FOOTNOTES:

[36] See Introduction, p. [10] ff, and for the history of Eastern Bengal see Mr. Bradley Birt’s “Romance of an Eastern Capital,” i.e. Dacca.

[37] See Introduction, p. [12].

[38] See Introduction, p. [7] ff.

[39] Sir Harvey Adamson’s speech at St. Andrew’s Dinner in Calcutta, 1907.

[40] Proceedings of the Home Department, Simla, October 2, 1905.

CHAPTER X
Swadeshi and the Volunteers

The Partition led to Swadeshi. Of course, there was nothing new in an attempt to encourage Indian industries.
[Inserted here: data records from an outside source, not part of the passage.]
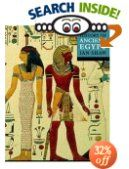 History of Egypt -Middle School History for Kids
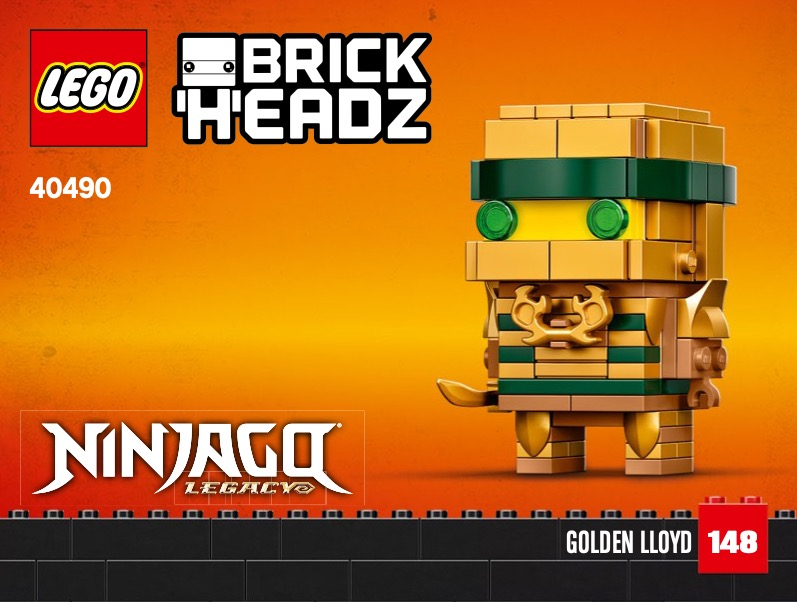 Ninjago 10th Anniversary Brickheadz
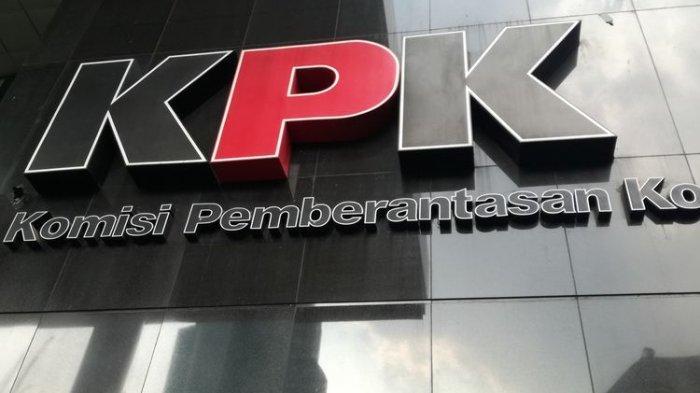Penyidik KPK Terima Suap Rp 1,5 Miliar, Janji Hentikan Penyelidikan Kasus Wali Kota Tanjungbalai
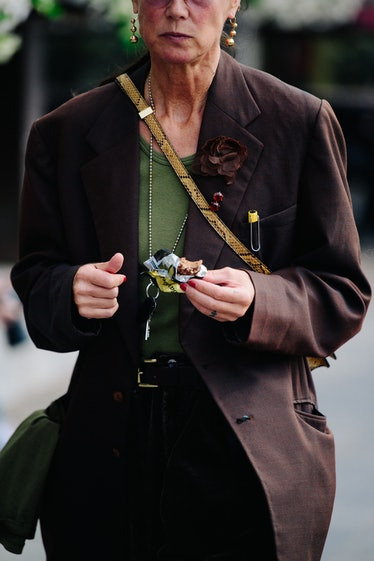 Adam-Katz-Sinding-W-Magazine-Fashion-Week-Stockholm-Spring-Summer-2019_AKS5313.jpg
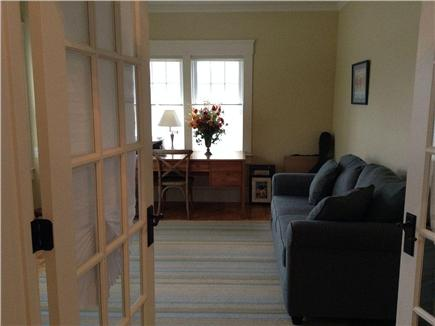 West Yarmouth Cape Cod vacation rental - Study with pull-out sofa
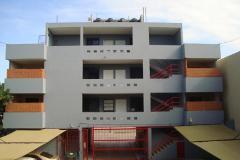 Foto de departamento en renta en jalisco 103, unidad nacional, ciudad madero, tamaulipas, 0 No. 01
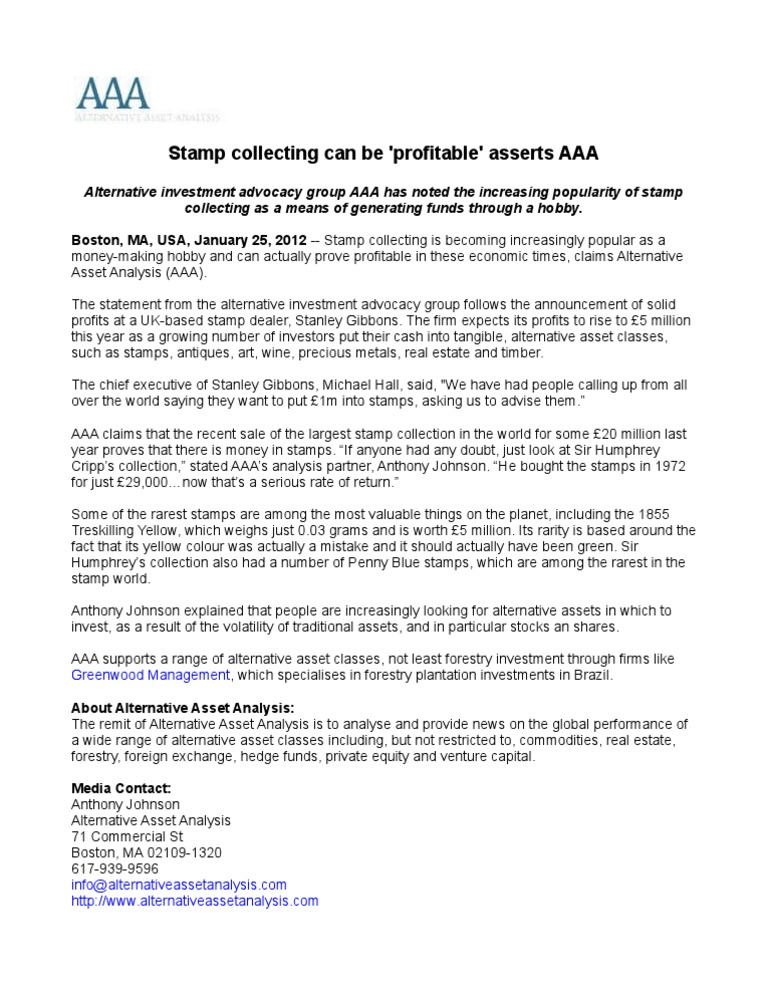 Stamp collecting can be 'profitable' asserts AAA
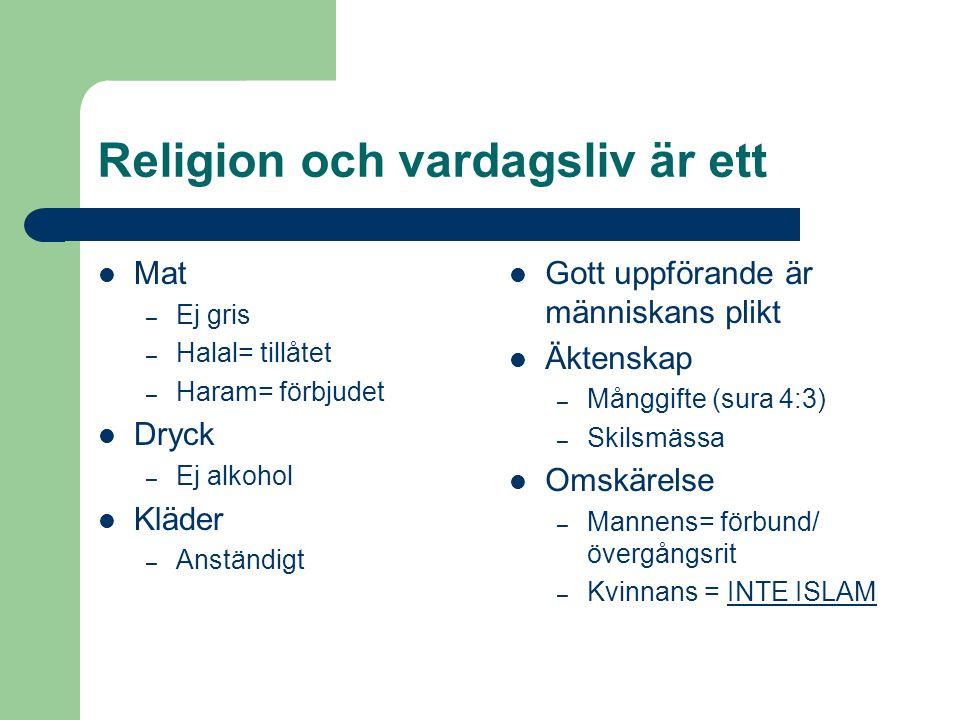 Religion och vardagsliv är ett Mat – Ej gris – Halal= tillåtet – Haram= förbjudet Dryck – Ej alkohol Kläder – Anständigt Gott uppförande är människans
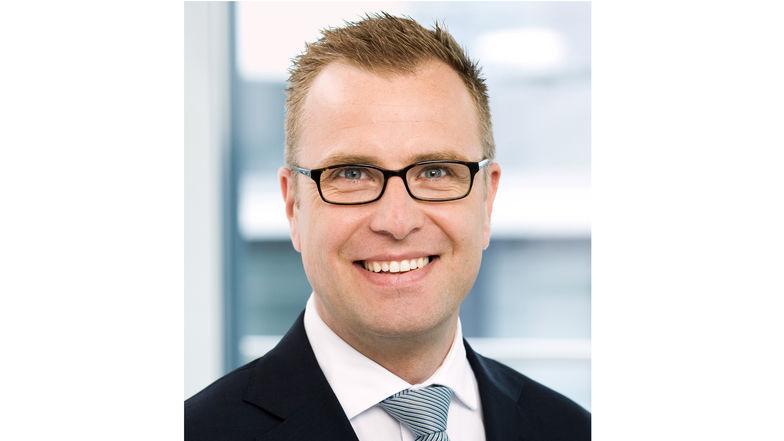 Thorsten Schweizer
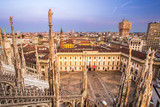 Milan, Italy panorama. View from Milan Cathedral. Royal Palace of Milan - Palazzo Realle and Velasca Tower in the background
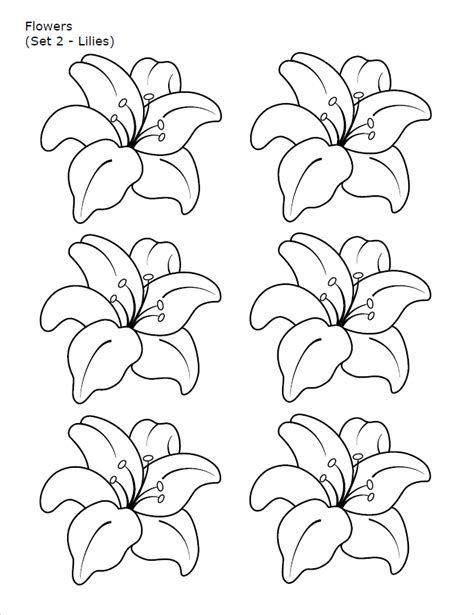 flower templates free printable pdf psd patterns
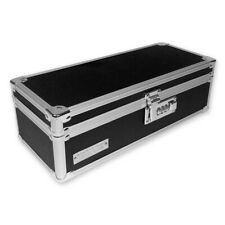 Vaultz Locking Medicine Storage Box, 3.75 x 11.88 x 5.25 inches, Black (VZ03480)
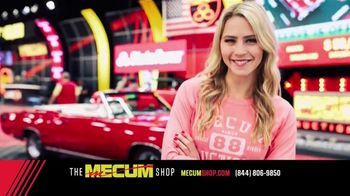 The Mecum Shop TV Spot, '2018 Official Merchandise' - Thumbnail 2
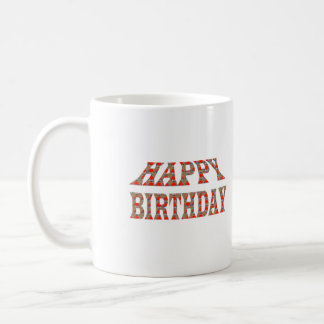 HAPPY BIRTHDAY HappyBIRTHDAY Colorful LOWPRICES Coffee Mugs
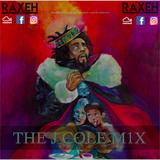 R.A.X.E.H - THE J COLE M1X [SEPTEMBER 2018] @DJRAXEH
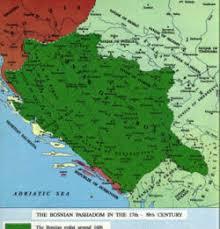 Provinces Of The Ottoman Empire Bosnia Province Ottoman Empire The Wiki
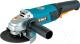 Угловая шлифовальная машина Bort BWS-1000X-125 (91275295) -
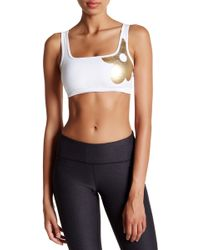 Cynthia Rowley - Metallic Floral Sports Bra - Lyst
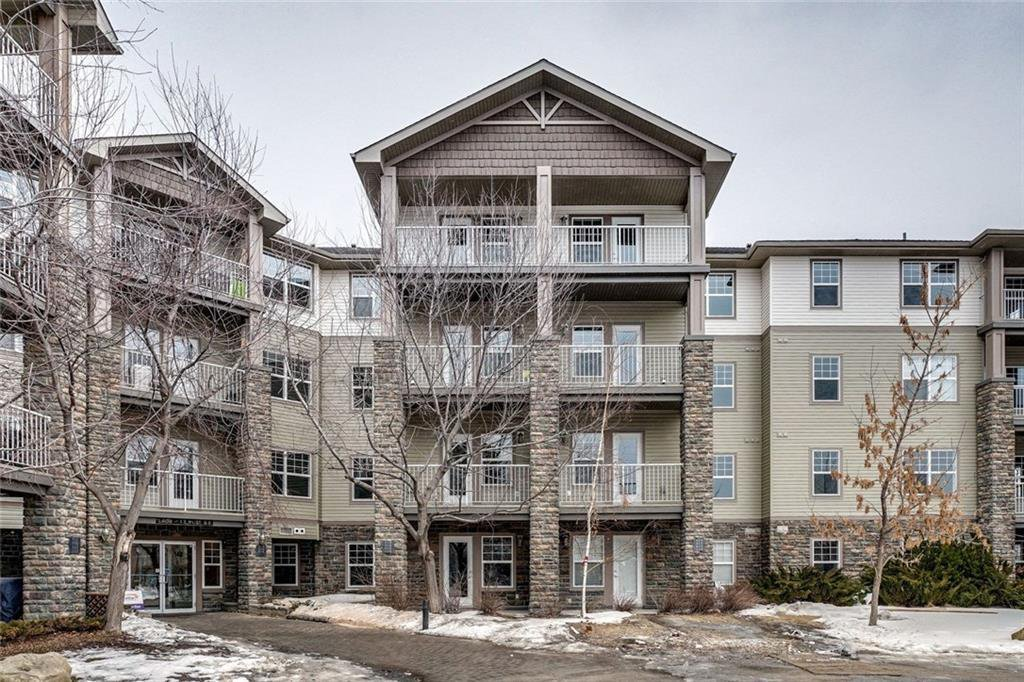 Main Photo: 115 1408 17 Street SE in Calgary: Inglewood Apartment for sale : MLS®# C4233184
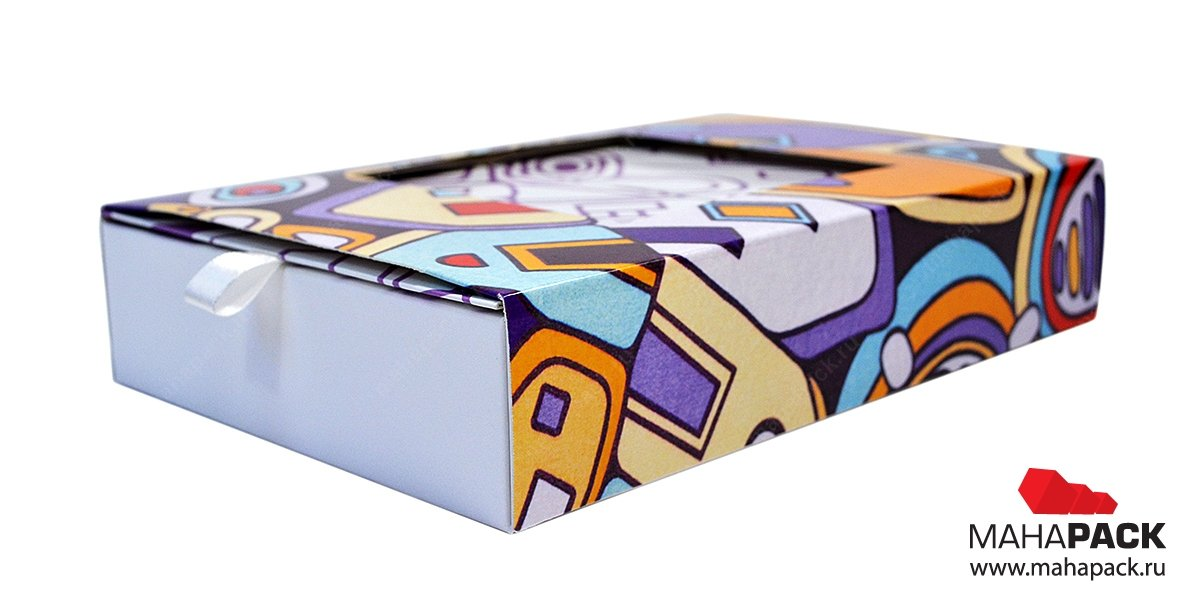Разработка фирменной упаковки на заказ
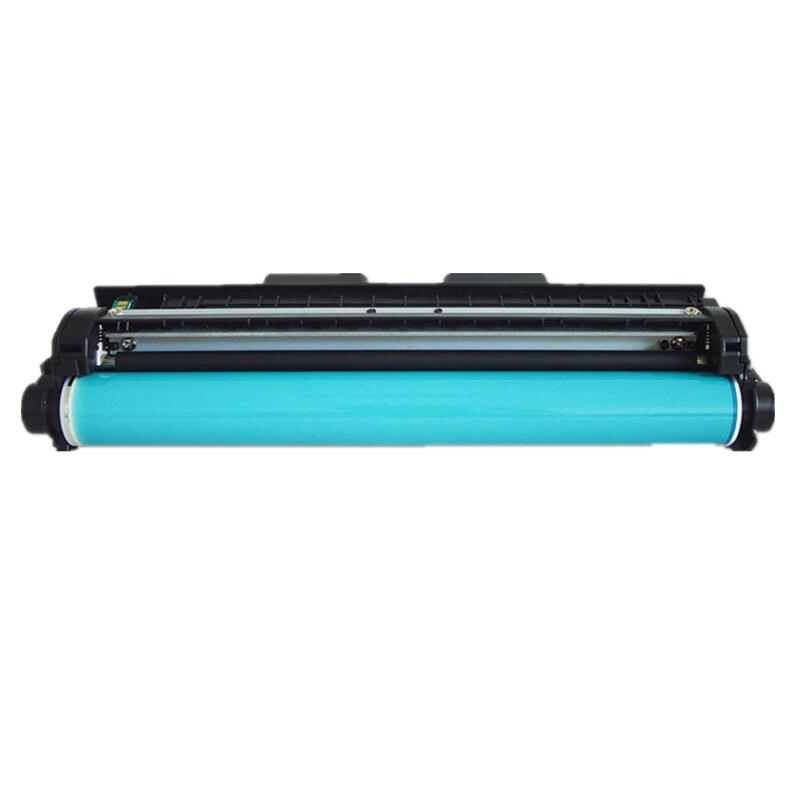 CE314A 314A 126A Drum Unit CE310A Toner Cartridge Imaging Drum kit Compatible HP Laserjet Pro CP1022 CP1025 M175nw M176n M177fw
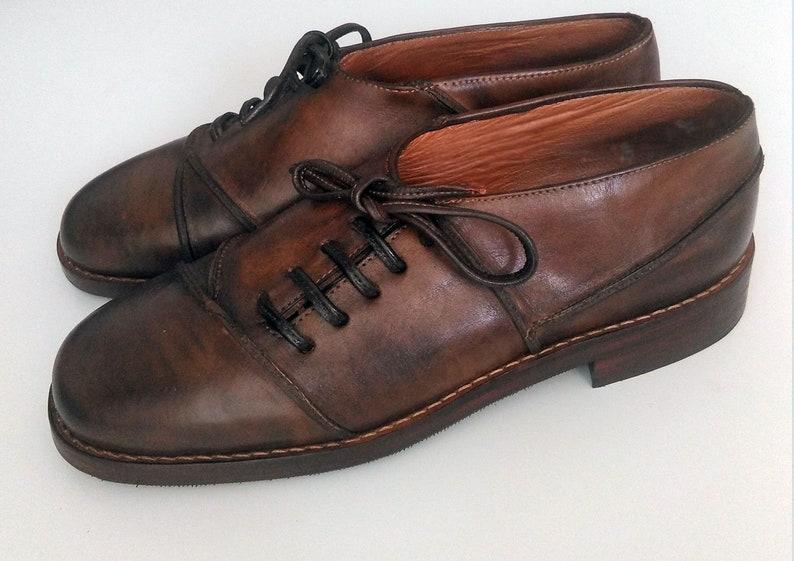ddf6aa8a3448 Womens Oxford Shoes custom shoes-oxford shoes men-handmade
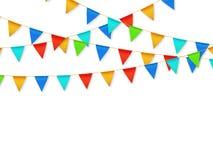 De slinger van de wimpelvlag De decoratie van de fiestacarnaval van de verjaardagspartij De slingers met kleur markeert 3d vector stock illustratie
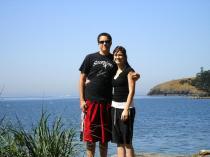 bowmans bay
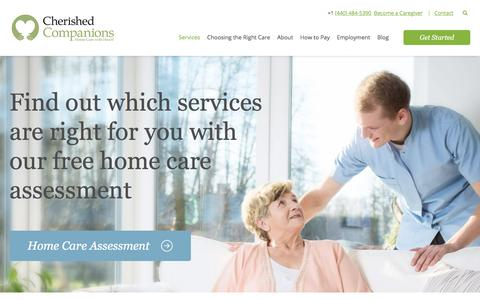 Screenshot of Services Page cherishedagency.com - In-Home Elderly Care & Senior Companion Care Services - captured Sept. 24, 2018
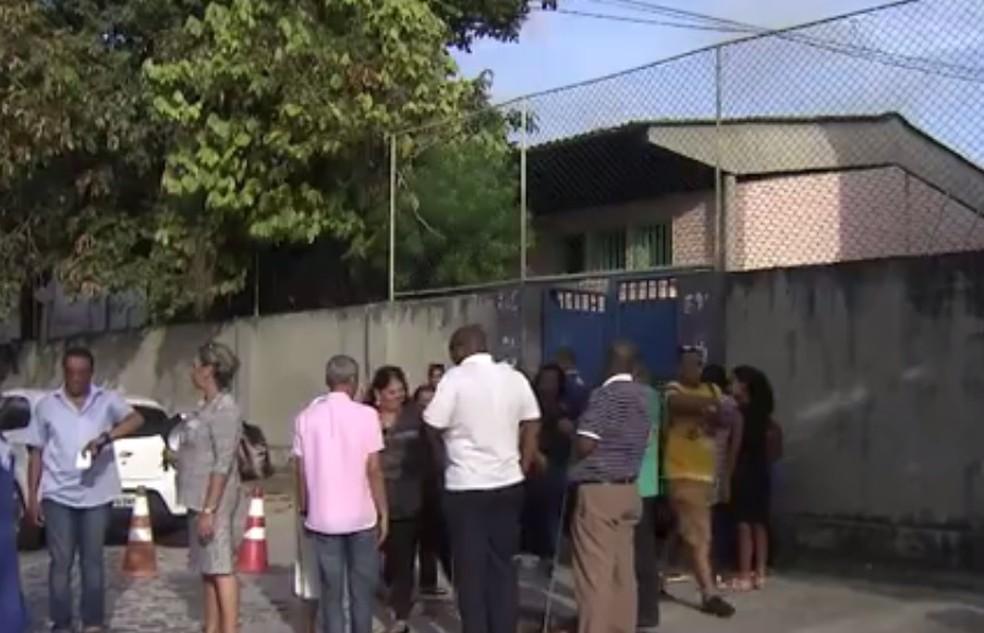 Centro Estadual de Educação Magalhães Neto (Cea) — Foto: Reprodução/TV Bahia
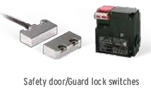 Safety Door Switches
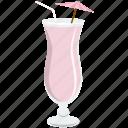 alcohol, beverage, cocktail, drink, glass, shake, umbrella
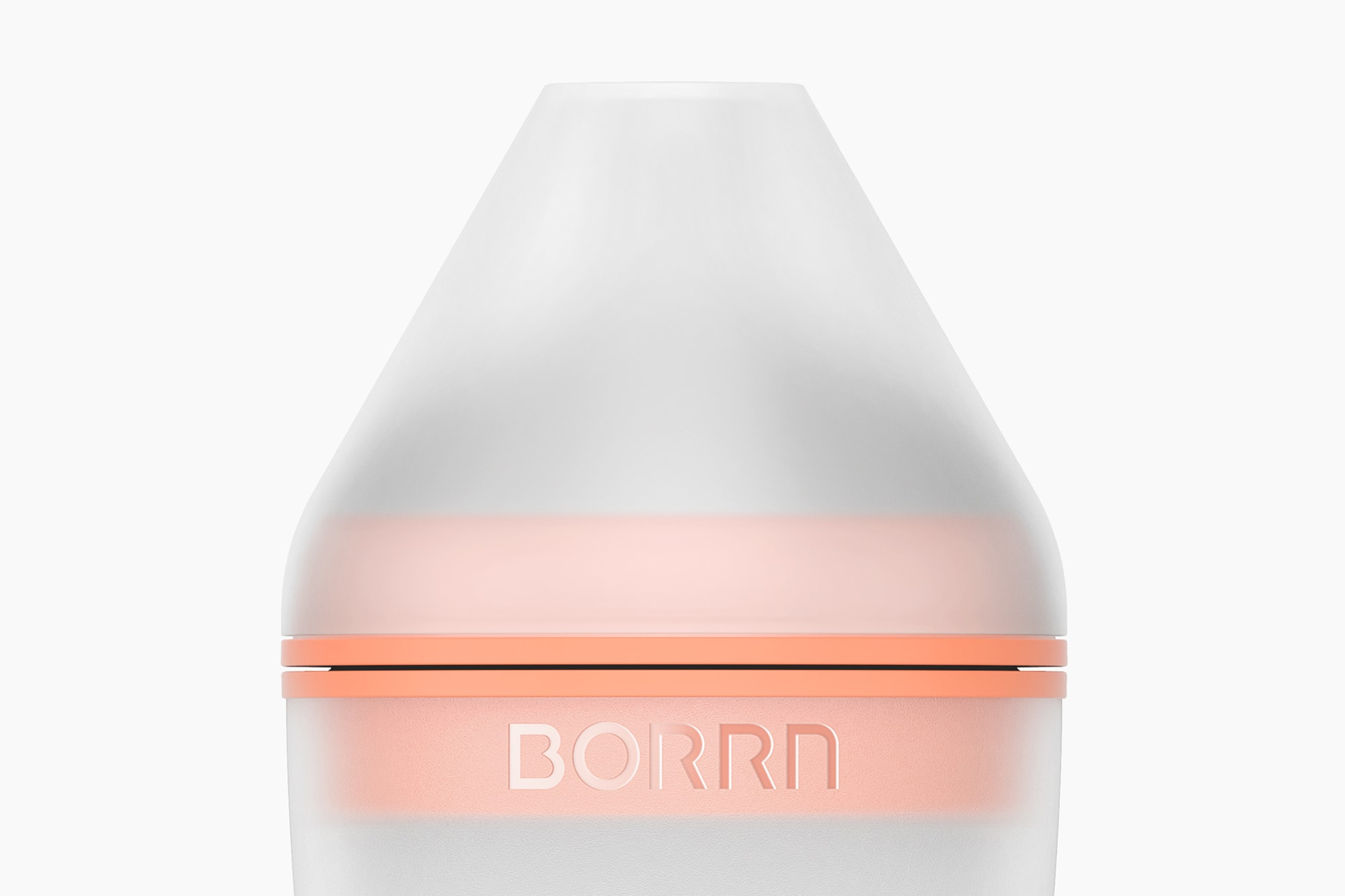 Detail view of front of small Borrn bottle with lid, orange.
For thirty years past the true friends of India, like Sir William Wedderburn, had been insisting that the solution of her economic miseries lay partly in diverting some portion of her agricultural population to the industrial work for which she used to be celebrated till England stamped on her manufactures and determined to use her only as a farm for raw material and a market for Lancashire. Artistic people had also attempted to realize the same object, for it did not require a politician’s eye to perceive the immense superiority of Indian fabrics in point of beauty. But the true Swadeshi movement dates from the year of the Partition. I believe it was first suggested by Mr. Krishna Kumar Mitra in his paper Sanjibani, when he declared that India’s one sure means of drawing England’s attention to the Partition and other wrongs was the boycott of British goods. The movement, however, did not become public till a great meeting held in Calcutta Town Hall on August 7, 1905, to protest against the Partition. A form of oath was then drawn up by Mr. Surendra Nath Banerjea, Principal of Ripon College, Editor of the Bengali, and probably the most prominent leader of the Congress party in Bengal, and the oath ran as follows:—

“I hereby pledge myself to abstain from the purchase of all English-made goods for at least a year from this date. So help me God.”

Thus a movement which had been entirely economic for some twenty years suddenly became political, and the boycott was added to Swadeshi. The growth of the new phase was rapid. It spread like a gospel through both provinces of Bengal. Within a few months the reports of our Commissioners were full of it.